TASK ITEM: Return, unchanged, the lines from the one containing "What is the value for 2020?" through the one containing "Does Средства областного".

PROVIDED DATA:

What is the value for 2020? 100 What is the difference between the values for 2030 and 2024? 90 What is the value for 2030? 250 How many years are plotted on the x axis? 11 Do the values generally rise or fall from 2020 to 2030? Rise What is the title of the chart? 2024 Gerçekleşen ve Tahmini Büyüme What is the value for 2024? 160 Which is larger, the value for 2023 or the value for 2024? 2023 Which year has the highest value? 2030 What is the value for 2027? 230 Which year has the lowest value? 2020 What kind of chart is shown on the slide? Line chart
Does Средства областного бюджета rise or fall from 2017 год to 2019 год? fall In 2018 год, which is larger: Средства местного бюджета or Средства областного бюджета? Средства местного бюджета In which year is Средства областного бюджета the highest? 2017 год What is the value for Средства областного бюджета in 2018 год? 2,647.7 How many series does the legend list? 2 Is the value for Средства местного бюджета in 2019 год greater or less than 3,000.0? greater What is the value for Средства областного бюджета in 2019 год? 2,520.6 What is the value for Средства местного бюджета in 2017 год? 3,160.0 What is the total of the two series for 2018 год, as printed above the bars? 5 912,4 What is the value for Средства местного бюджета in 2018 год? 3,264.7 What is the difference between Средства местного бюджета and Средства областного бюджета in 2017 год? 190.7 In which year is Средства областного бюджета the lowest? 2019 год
...
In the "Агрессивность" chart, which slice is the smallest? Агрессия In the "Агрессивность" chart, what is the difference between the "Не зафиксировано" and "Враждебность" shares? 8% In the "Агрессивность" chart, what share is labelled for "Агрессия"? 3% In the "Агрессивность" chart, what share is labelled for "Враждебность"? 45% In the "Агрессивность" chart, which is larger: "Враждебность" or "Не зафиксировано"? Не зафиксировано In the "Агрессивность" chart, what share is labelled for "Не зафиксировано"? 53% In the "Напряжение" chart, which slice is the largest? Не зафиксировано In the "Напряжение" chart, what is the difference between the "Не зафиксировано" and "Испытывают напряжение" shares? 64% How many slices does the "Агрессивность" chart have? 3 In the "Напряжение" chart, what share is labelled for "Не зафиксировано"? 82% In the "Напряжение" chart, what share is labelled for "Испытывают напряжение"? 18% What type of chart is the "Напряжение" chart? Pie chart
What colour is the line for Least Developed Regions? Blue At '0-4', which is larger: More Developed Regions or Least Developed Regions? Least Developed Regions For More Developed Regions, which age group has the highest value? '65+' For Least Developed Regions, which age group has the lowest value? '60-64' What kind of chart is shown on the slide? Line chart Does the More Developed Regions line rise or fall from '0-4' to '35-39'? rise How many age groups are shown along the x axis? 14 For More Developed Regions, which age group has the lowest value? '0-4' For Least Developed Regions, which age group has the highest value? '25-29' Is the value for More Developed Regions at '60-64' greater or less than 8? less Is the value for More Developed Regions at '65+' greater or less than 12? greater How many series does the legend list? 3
...
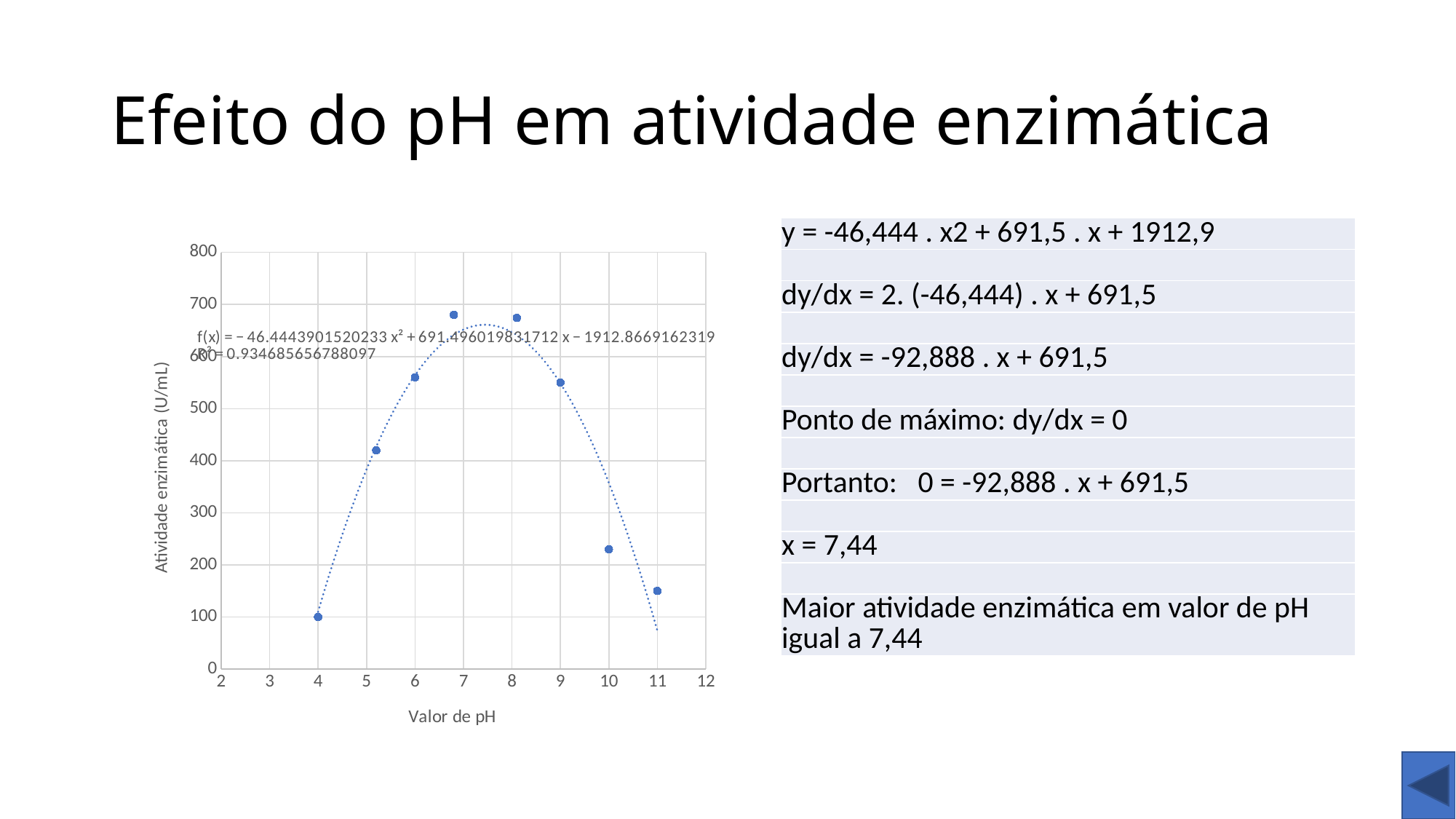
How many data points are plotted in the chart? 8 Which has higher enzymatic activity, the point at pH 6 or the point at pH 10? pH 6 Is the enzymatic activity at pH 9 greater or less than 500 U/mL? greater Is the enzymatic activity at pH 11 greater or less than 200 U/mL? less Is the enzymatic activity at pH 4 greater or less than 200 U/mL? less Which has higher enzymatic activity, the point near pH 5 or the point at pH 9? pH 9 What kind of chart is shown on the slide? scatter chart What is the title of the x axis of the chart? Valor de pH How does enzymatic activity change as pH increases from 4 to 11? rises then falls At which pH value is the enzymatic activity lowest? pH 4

OUTPUT:
What is the value for 2020? 100 What is the difference between the values for 2030 and 2024? 90 What is the value for 2030? 250 How many years are plotted on the x axis? 11 Do the values generally rise or fall from 2020 to 2030? Rise What is the title of the chart? 2024 Gerçekleşen ve Tahmini Büyüme What is the value for 2024? 160 Which is larger, the value for 2023 or the value for 2024? 2023 Which year has the highest value? 2030 What is the value for 2027? 230 Which year has the lowest value? 2020 What kind of chart is shown on the slide? Line chart
Does Средства областного бюджета rise or fall from 2017 год to 2019 год? fall In 2018 год, which is larger: Средства местного бюджета or Средства областного бюджета? Средства местного бюджета In which year is Средства областного бюджета the highest? 2017 год What is the value for Средства областного бюджета in 2018 год? 2,647.7 How many series does the legend list? 2 Is the value for Средства местного бюджета in 2019 год greater or less than 3,000.0? greater What is the value for Средства областного бюджета in 2019 год? 2,520.6 What is the value for Средства местного бюджета in 2017 год? 3,160.0 What is the total of the two series for 2018 год, as printed above the bars? 5 912,4 What is the value for Средства местного бюджета in 2018 год? 3,264.7 What is the difference between Средства местного бюджета and Средства областного бюджета in 2017 год? 190.7 In which year is Средства областного бюджета the lowest? 2019 год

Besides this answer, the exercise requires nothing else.